### Exercise aim
Quote the records word for word, starting at the one that contains "Чорний Тесла Model" and ending at the one that contains "Lucky Luke Chapter 14 - 29", and leave the pictures out of your answer.

### Source records
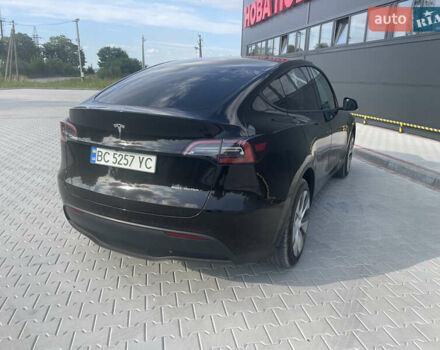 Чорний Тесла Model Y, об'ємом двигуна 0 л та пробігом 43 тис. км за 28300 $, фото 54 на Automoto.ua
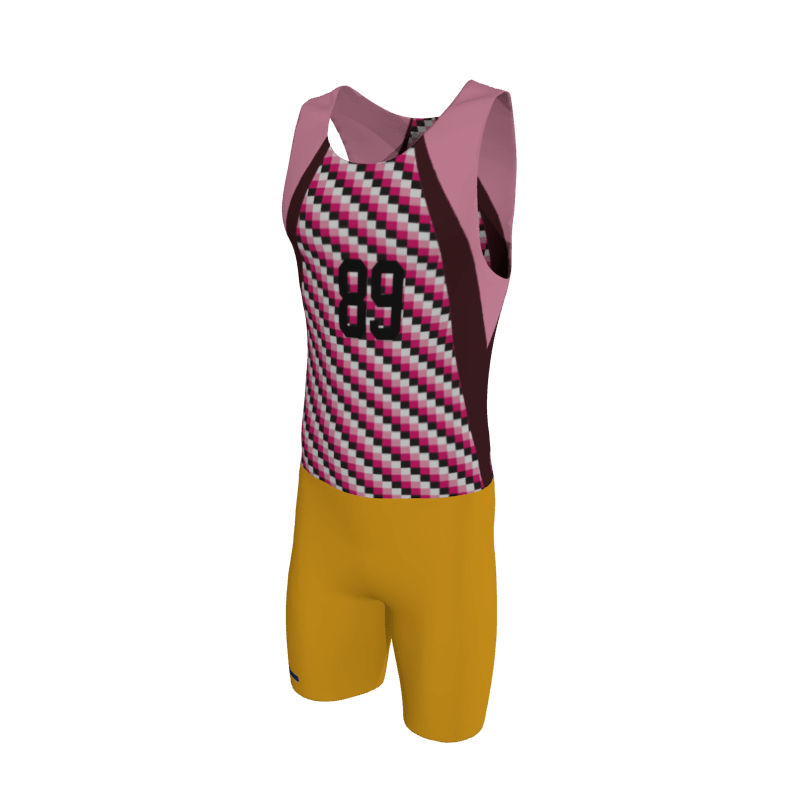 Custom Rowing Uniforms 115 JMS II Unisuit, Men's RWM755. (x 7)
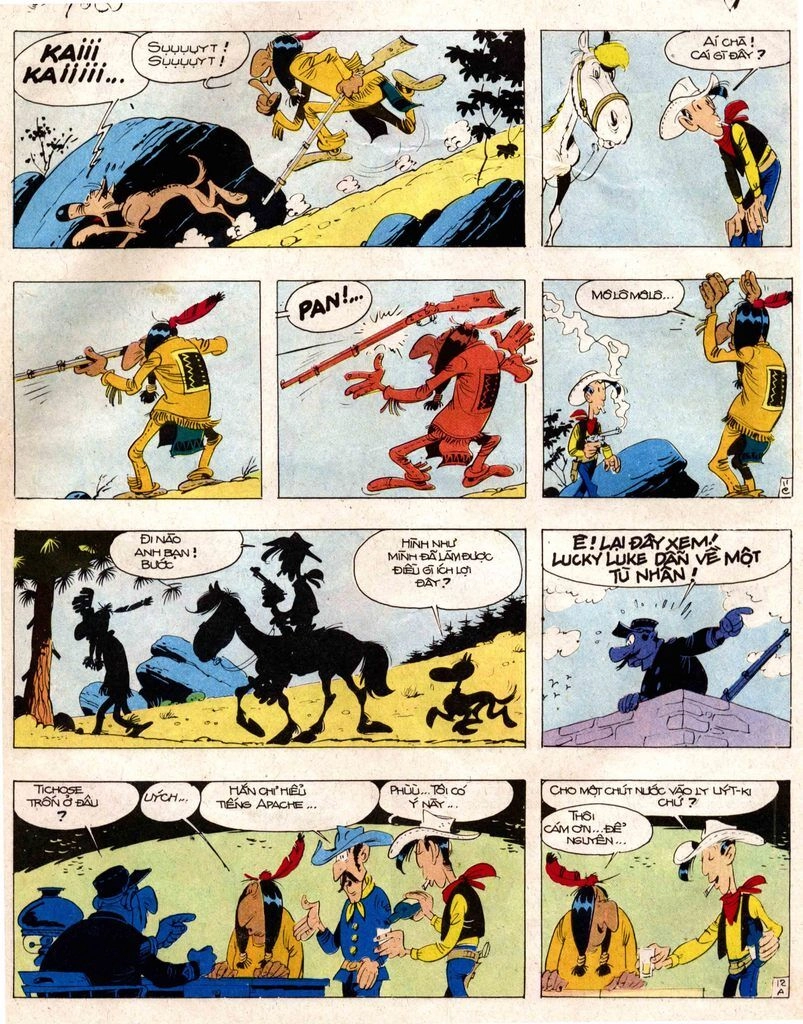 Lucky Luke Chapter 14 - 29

--

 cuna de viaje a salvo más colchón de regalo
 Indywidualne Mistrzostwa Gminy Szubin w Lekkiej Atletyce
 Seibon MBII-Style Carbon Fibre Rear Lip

* * *

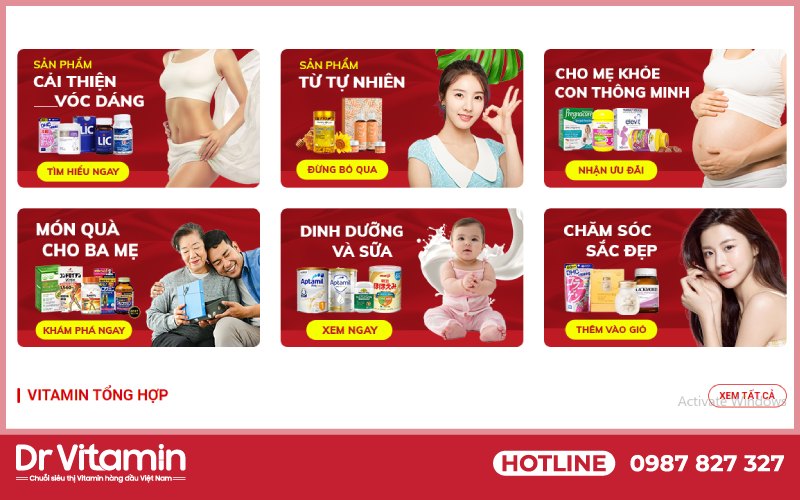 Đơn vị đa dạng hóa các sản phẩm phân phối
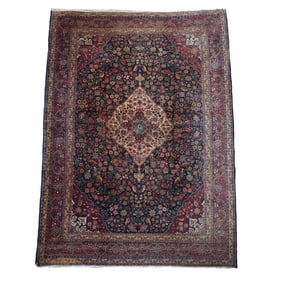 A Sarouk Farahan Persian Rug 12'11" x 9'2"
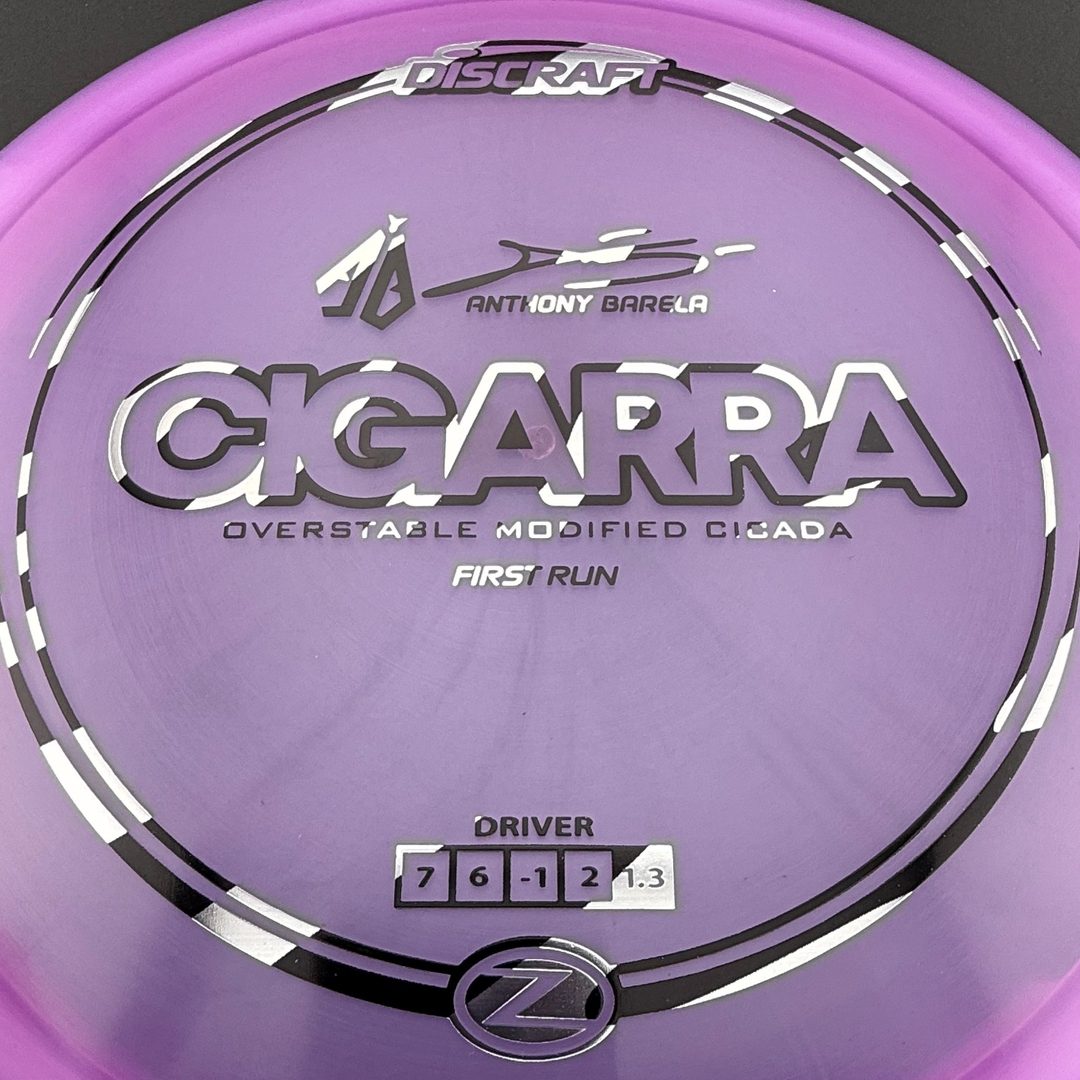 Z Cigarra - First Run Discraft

### Written reply
 Чорний Тесла Model Y, об'ємом двигуна 0 л та пробігом 43 тис. км за 28300 $, фото 54 на Automoto.ua
 Custom Rowing Uniforms 115 JMS II Unisuit, Men's RWM755. (x 7)
 Lucky Luke Chapter 14 - 29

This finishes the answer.